OLINVILLE — It's a sunny afternoon and Bronx resident Kareem Richards, 20, is getting ready to race. He checks the wheels on his car — which is about 12 inches in length, and has bright green rims — and makes sure there’s juice in its battery. When he's satisfied, he sets the car down in the dirt and it's off with a zoom, leaving a cloud of dust and scattered pebbles in its wake.

Richards is one of dozens of people who frequent a small park of dirt and grass along Bronx Boulevard, near the overpass where Gun Hill Road crosses over the Bronx River, known to those who tend to it as Fort Knox. Hobbyists from all over the Bronx and beyond come here to race remote control cars, tiny vehicles that buzz in a loop around a homemade earthen racetrack.

“Me, I’m a rookie,” said Richards, who has been racing his two remote control cars at Fort Knox for about four years, carting them around in a wheeled suitcase.

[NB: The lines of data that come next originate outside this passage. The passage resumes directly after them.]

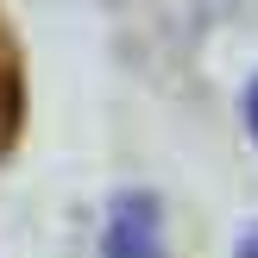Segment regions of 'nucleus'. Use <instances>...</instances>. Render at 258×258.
Returning a JSON list of instances; mask_svg holds the SVG:
<instances>
[{
  "mask_svg": "<svg viewBox=\"0 0 258 258\" xmlns=\"http://www.w3.org/2000/svg\"><path fill=\"white\" fill-rule=\"evenodd\" d=\"M101 258H164V214L158 196L126 189L107 208V233H101Z\"/></svg>",
  "mask_w": 258,
  "mask_h": 258,
  "instance_id": "1",
  "label": "nucleus"
},
{
  "mask_svg": "<svg viewBox=\"0 0 258 258\" xmlns=\"http://www.w3.org/2000/svg\"><path fill=\"white\" fill-rule=\"evenodd\" d=\"M239 258H258V227H246V239H239Z\"/></svg>",
  "mask_w": 258,
  "mask_h": 258,
  "instance_id": "4",
  "label": "nucleus"
},
{
  "mask_svg": "<svg viewBox=\"0 0 258 258\" xmlns=\"http://www.w3.org/2000/svg\"><path fill=\"white\" fill-rule=\"evenodd\" d=\"M19 120H25V70H19L13 38L0 32V151L19 139Z\"/></svg>",
  "mask_w": 258,
  "mask_h": 258,
  "instance_id": "2",
  "label": "nucleus"
},
{
  "mask_svg": "<svg viewBox=\"0 0 258 258\" xmlns=\"http://www.w3.org/2000/svg\"><path fill=\"white\" fill-rule=\"evenodd\" d=\"M246 126H252V139H258V76H252V88H246Z\"/></svg>",
  "mask_w": 258,
  "mask_h": 258,
  "instance_id": "3",
  "label": "nucleus"
}]
</instances>
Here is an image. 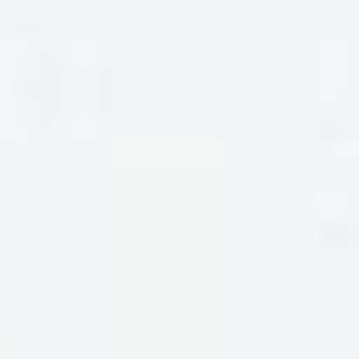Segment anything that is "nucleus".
<instances>
[]
</instances>
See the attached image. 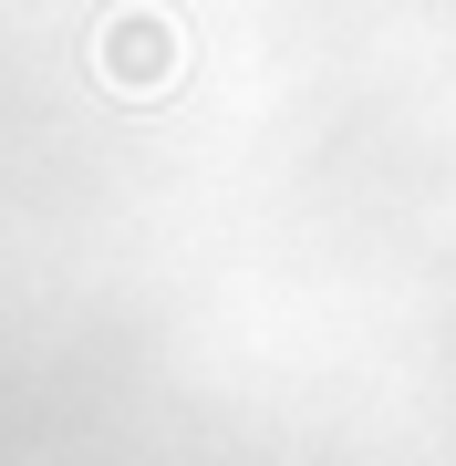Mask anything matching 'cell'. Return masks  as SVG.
I'll use <instances>...</instances> for the list:
<instances>
[{
  "label": "cell",
  "instance_id": "1",
  "mask_svg": "<svg viewBox=\"0 0 456 466\" xmlns=\"http://www.w3.org/2000/svg\"><path fill=\"white\" fill-rule=\"evenodd\" d=\"M177 73H187V32L156 11V0H125V11L94 21V84H104V94L146 104V94H167Z\"/></svg>",
  "mask_w": 456,
  "mask_h": 466
}]
</instances>
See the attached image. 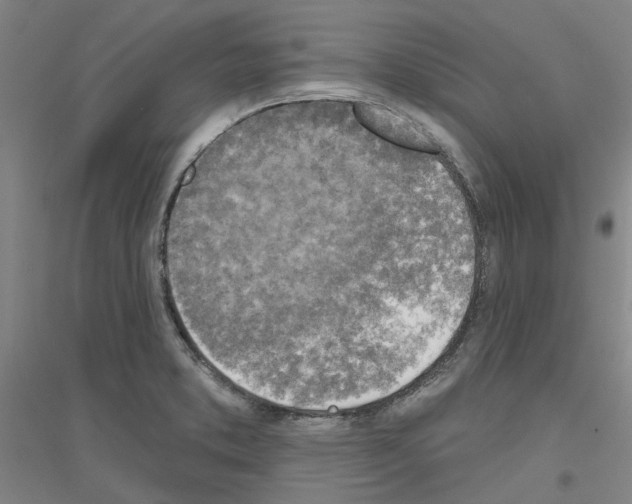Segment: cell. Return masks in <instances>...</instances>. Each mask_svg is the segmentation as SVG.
<instances>
[{
    "instance_id": "cell-1",
    "label": "cell",
    "mask_w": 632,
    "mask_h": 504,
    "mask_svg": "<svg viewBox=\"0 0 632 504\" xmlns=\"http://www.w3.org/2000/svg\"><path fill=\"white\" fill-rule=\"evenodd\" d=\"M370 167L322 153L245 162L181 228L172 270L198 351L247 393L329 411L429 364L461 273L455 235Z\"/></svg>"
}]
</instances>
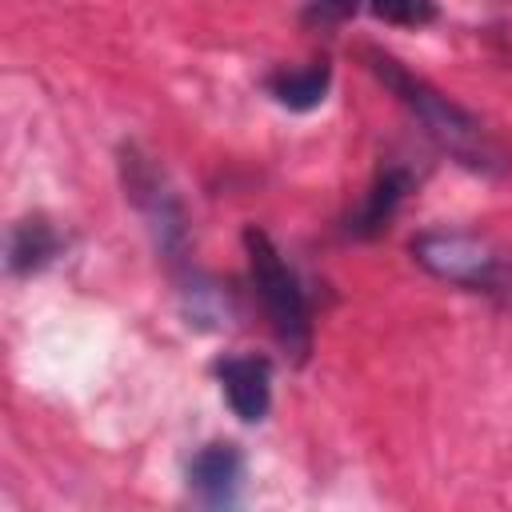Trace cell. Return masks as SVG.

Right now, he’s practicing. In a few weeks, he’ll enter his first real race at the track, when over one hundred participants are expected to compete.

Fort Knox is maintained by a group of volunteer remote control car enthusiasts who spend their weekends shaping the dirt track with shovels and rakes, and who donated their own money to install a fence and a portable toilet at the park. They say it's the only outdoor, off-road remote control car track in New York City.

“This is it,” said Tom Baffer, 66, who helps organize the races.

While most of the action takes place at Fort Knox, the group’s unofficial clubhouse is Bruckner Hobbies, a hobby shop that Baffer owns on East Tremont Avenue in Schuylerville, on the other side of the Bronx. The shop sells remote control cars, airplanes and helicopters, along with their spare parts. It’s where the Fort Knox crowd goes to talk shop, or to repair their cars if they damage them on a jump or accidentally drive them through a puddle.

Baffer opened Bruckner Hobbies over 20 years ago. Though a wine salesman by day, he was always into car racing. Then he became a father to three sons who fell in love with the sport, too.

“The hobby shop is my hobby,” Baffer said.

Now, his sons help him run the shop, and also help organize the races at Fort Knox.

“I was going there when I was a little kid,” said one son, Dan Baffer, 32.

The races on Gun Hill Road started decades ago, Baffer said. At first, the city’s Parks Department tried to keep the car racers out of the space, but consented after they saw that the hobbyists' presence kept out other, less desirable activities.

“This used to be a real drug-infested park,” Baffer said.

The races petered out over the years as interest in the hobby waned, but picked back up again a few years ago. Now, it’s a hot destination for remote control car racers, who come from states all along the East Coast for the big races.

Baffer estimates there are about 25 people who regularly work on the track, which requires considerable amounts of maintenance, time and money to keep up. This year, the group asked local businesses to act as race sponsors as a way to raise money for supplies and maintenance. Baffer donates trophies from his shop to give to the winners.

“There are a whole bunch of us, we all chip in and help out,” said Ray Goytia, 52, a Fort Knox regular who says he owns so many remote control cars, he’s lost count. “It’s not easy. When we have a race, we get up at like 4, 5 in the morning. We have shovels, rakes, picks — we do whatever we can with what we have.”

Remote control cars can cost anywhere from several hundred to several thousand dollars. Some run on batteries and some run on an alcohol-based fuel called nitro. On the dirt track at Fort Knox, the cars can reach speeds of up to about 40 miles per hour, but on a flat indoor track, they can go as fast as 100 miles per hour. A computer system counts each car as it laps around the track.

The next big race at Fort Knox is scheduled for the first week in July, and the group expects a big turnout.